Shrubsall’s latest legal maneuver was an attempt to get the New York State Board of Parole to overturn the 2022 decision that found his release was “incompatible with the welfare of society.”

He appealed that decision to the state Supreme Court in Wyoming County. In a Sept. 8, 2023, ruling, Acting Supreme Court Justice Michael M. Mohun wrote that parole board members had “sufficiently explained” their reasons for denying parole, citing Shrubsall’s “immediate criminal offenses and his prior convictions.” “.

What the latest court decision says

Shrubsall appealed the decision, which was rejected late last month by the Supreme Court’s Appellate Division, Fourth Department.

The latest decision notes that Shrubsall argued that the parole board “failed to measure his rehabilitation within the framework of applicable law because it did not use a risk and needs assessment tool tailored to his programs.”

A man with long sideburns wearing a suit and tie walks through a courthouse.
Shrubsall was declared a dangerous offender in December 2001. Seen in the background is Paul Carver, one of the Crown attorneys who prosecuted Shrubsall. (CBC)

However, the court disagreed.

The decision went on to say that despite Shrubsall’s arguments, “the panel properly considered the necessary factors and adequately explained its reasons for rejecting the applicant’s request for release and that there was no evidence of irrationality bordering on unreasonableness,” it said it further.

Another parole hearing this month

It is unclear how long Shrubsall will remain in custody.

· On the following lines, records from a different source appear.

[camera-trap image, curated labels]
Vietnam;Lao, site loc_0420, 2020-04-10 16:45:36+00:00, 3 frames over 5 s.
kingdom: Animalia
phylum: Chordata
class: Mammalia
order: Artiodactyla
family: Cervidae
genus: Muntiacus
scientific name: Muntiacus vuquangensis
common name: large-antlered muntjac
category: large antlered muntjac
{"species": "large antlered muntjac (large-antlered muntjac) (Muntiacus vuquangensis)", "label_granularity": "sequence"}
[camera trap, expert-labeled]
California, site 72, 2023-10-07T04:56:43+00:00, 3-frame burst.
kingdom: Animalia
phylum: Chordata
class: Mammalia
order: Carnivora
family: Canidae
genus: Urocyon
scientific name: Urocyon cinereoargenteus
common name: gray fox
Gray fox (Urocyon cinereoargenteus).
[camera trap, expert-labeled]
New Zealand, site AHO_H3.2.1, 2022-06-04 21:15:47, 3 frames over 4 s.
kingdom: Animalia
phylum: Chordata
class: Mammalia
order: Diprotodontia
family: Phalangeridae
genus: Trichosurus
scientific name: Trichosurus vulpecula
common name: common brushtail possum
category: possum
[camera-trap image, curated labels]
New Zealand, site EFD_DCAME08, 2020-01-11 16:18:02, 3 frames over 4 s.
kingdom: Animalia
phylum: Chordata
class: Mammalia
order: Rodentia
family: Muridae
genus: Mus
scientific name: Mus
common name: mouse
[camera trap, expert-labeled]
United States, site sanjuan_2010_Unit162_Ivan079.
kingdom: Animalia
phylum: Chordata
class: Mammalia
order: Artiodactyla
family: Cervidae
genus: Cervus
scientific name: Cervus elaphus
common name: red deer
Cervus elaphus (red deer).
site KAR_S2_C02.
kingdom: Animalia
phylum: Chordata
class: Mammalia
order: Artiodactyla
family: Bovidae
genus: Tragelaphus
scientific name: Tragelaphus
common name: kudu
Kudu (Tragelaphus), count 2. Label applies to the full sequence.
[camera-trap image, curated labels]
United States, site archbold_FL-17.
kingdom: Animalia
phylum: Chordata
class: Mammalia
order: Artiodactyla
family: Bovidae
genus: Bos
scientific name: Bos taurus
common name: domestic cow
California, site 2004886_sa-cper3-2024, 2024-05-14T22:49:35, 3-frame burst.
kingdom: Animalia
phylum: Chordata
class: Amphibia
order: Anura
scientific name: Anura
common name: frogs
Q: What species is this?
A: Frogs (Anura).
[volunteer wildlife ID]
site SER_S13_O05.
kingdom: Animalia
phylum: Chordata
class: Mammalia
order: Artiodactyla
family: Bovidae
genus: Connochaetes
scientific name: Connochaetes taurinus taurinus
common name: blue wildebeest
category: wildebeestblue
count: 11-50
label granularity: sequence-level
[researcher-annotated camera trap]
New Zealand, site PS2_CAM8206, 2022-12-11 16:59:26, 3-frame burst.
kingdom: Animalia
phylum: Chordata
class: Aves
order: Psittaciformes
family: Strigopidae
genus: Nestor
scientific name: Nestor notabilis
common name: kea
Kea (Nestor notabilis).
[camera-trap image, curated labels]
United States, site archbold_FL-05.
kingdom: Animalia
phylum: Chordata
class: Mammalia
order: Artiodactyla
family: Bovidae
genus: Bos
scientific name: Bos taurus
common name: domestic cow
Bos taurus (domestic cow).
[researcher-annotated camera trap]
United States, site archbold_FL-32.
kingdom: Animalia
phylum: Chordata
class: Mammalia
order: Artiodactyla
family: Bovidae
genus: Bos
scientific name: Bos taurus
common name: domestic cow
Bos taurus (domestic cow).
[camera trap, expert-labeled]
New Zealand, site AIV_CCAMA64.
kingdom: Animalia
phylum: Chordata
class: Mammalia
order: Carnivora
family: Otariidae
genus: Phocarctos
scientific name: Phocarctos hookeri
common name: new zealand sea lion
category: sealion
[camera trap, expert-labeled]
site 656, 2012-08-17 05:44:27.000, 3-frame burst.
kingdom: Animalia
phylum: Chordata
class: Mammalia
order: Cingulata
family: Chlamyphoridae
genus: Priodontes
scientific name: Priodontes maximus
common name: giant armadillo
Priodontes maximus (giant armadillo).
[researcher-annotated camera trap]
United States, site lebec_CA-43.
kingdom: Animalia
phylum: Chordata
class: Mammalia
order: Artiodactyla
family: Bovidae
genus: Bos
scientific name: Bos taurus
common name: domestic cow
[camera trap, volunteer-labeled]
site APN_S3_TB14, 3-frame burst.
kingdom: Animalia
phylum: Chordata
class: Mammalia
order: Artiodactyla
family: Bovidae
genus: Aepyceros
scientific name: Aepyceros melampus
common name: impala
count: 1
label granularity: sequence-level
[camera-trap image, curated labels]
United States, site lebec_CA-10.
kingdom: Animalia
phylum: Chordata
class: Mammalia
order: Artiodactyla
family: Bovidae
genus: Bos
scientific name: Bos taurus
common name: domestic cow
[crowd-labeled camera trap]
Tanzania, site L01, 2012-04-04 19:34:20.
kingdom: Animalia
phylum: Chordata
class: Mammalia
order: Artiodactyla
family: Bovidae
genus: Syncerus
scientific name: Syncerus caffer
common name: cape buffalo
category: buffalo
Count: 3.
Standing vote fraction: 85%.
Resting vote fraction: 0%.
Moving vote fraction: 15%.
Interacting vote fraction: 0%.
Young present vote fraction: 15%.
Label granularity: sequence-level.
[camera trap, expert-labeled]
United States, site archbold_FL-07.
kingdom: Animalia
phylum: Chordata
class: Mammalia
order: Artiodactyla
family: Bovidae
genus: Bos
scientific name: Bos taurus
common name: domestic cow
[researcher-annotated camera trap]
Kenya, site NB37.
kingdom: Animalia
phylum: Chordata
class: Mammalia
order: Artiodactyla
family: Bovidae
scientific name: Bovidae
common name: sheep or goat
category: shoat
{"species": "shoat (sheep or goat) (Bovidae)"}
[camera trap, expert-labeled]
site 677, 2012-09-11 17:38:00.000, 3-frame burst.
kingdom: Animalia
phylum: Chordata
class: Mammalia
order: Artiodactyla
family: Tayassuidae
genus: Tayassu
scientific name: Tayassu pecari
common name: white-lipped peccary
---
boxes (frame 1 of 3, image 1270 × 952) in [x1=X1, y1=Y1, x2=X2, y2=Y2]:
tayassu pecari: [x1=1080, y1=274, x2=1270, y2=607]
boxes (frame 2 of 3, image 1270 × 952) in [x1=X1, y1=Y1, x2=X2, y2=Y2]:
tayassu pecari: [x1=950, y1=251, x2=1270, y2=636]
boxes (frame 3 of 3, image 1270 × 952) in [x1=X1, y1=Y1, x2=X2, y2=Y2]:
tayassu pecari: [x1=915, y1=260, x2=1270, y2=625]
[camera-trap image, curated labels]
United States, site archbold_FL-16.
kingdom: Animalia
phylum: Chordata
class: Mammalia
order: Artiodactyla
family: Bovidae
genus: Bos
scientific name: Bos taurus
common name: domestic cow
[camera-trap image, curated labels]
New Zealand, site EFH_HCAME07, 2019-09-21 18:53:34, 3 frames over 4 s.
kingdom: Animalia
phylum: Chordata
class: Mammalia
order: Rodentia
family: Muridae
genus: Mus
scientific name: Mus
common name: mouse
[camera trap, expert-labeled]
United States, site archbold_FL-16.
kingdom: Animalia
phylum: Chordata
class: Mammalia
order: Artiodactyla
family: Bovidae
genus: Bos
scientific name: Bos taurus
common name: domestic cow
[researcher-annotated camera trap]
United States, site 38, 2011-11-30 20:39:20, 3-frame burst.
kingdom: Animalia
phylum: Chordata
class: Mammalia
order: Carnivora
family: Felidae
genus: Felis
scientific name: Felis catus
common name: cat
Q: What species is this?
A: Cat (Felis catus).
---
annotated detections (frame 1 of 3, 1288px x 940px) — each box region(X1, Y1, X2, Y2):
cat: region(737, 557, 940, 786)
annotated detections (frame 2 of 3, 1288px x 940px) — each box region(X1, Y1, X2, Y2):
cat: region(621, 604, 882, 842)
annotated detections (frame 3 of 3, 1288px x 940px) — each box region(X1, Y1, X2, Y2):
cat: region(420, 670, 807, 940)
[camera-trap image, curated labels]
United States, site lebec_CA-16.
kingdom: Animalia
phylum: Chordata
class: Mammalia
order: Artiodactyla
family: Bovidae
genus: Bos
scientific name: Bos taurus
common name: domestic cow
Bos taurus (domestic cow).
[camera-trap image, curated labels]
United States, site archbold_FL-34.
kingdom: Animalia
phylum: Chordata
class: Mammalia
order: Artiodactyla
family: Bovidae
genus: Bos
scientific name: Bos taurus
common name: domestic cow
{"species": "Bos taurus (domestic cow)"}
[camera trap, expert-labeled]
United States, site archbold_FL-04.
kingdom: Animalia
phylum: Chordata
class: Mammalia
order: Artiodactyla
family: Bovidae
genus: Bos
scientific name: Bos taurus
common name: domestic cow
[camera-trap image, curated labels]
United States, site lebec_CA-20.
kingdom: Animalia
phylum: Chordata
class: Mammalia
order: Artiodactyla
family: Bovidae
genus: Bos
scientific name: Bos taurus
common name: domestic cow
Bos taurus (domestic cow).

If his parole hearing later this month results in him not being released, his conditional release date will be June 2027.

Shrubsall’s long criminal history dates back to his teenage years.

In 1988, at age 17, he beat his mother to death with a baseball bat the night before his high school graduation in Niagara Falls, where he was to be the valedictorian. He ended up spending 16 months in prison.